**PAGE:**
Wednesday, July 9, 2008

LAKES, BAYOUS, RIVERS…

Yesterday, after walking two miles and returning home drenched with perspiration, I should have been thinking about staying in my air-conditioned home for the rest of the day. However, the intense heat only encouraged my urge to see water again – a river, a lake, some body of water that smelled of fish and weed on whose surface the sun glinted and waves gently undulated.

So, we packed a picnic lunch and 40 minutes later, we were at Tim’s Ford State Park, first enjoying the shade in the public park, then exploring the boat ramp area where the sun beamed on a 10,700 acre lake. I didn’t smell fish but I was told they were there – bluegill, bass, catfish, and crappie – and I left my fly rod in Louisiana!

We stopped to ask a woman from Iowa about the lakeside cabin rentals as the park has 20 lakeside cabins with two bedrooms and living room opening onto a deck. The cabins sounded idyllic, but they were somewhat pricey. Trails abound in the park – wildflower trails, shoreline trails, over 12 miles of hiking and biking trails. The park even has a golf course, and a cave with genuine crawfish in it (crayfish, they call them)! Tim’s Ford is a lakeside paradise and received the “National Gold Medal Award, Best in the Nation” last year.

Somehow, I still yearned to see the waters of Louisiana, but I’ll return in late October when visits to bodies of water should be cooler jaunts. Louisiana is one of the few states with so many bodies of water, and bayous abound, twisting and curving throughout the countryside in Acadiana. Bayous are often bordered by palmetto and sedge, and the mysterious-looking waters are dark and muddy, unlike the clear streams, rivers, and lakes here in Tennessee. Bayou waters originate from other nearby sources, or rain, and move slowly, quietly; they almost stand still. To me, the murky, slow-moving bayous always suggest that we should slow down, enjoy the good life that we are offered. Bayou Teche, Bayou Lafourche, Bayou Sara, Bayou Goula – many of the bayous represent the places where the French and Spanish first settled in Louisiana and have an ambience of rich history.

**TO DO:**
- a) Reproduce the passage of the lakes and bayous post starting at "Yesterday, after walking" and ending at "rod in Louisiana!".
- b) Pick up the lakes and bayous post after its last sentence and keep writing it.

**RAW DATA:**

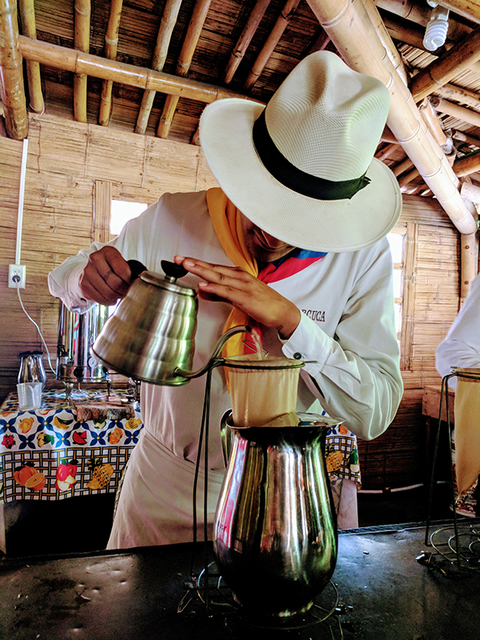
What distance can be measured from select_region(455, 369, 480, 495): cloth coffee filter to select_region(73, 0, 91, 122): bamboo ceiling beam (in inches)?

**ANSWER LIST:**
- a)
Yesterday, after walking two miles and returning home drenched with perspiration, I should have been thinking about staying in my air-conditioned home for the rest of the day. However, the intense heat only encouraged my urge to see water again – a river, a lake, some body of water that smelled of fish and weed on whose surface the sun glinted and waves gently undulated.

So, we packed a picnic lunch and 40 minutes later, we were at Tim’s Ford State Park, first enjoying the shade in the public park, then exploring the boat ramp area where the sun beamed on a 10,700 acre lake. I didn’t smell fish but I was told they were there – bluegill, bass, catfish, and crappie – and I left my fly rod in Louisiana!

- b)
Last year, while pining for water, I wrote the following poem:

HOMESICK

What do I tell you about The Mountain?
I feel enclosed, withdrawn,

not known to natural surroundings,
so harsh in its stoniness,

encroaching forests restricting,
oaks so tall they make shadows

on paint-splashed panes of bedroom,
hemlock prohibiting a cultivated lawn,

lichen overcoming infertile soil,
and, always, the incessant buzz,

insects resisting unnatural stillness.

Perhaps I loved the wetlands more than supposed,
forbidding swamps, lakes infested with alligator,

heron, bittern, and anhingua,
entered waterways giving me joy and mood.

Perhaps environment bears on the soul
more than transcendentalists foretold,

each morning, an affectionate nod
to beloved vegetation and wildlife,

rusty bayous, rising mists forecasting a day.

But I can no longer tell about the surround…
I have gone too far indoors.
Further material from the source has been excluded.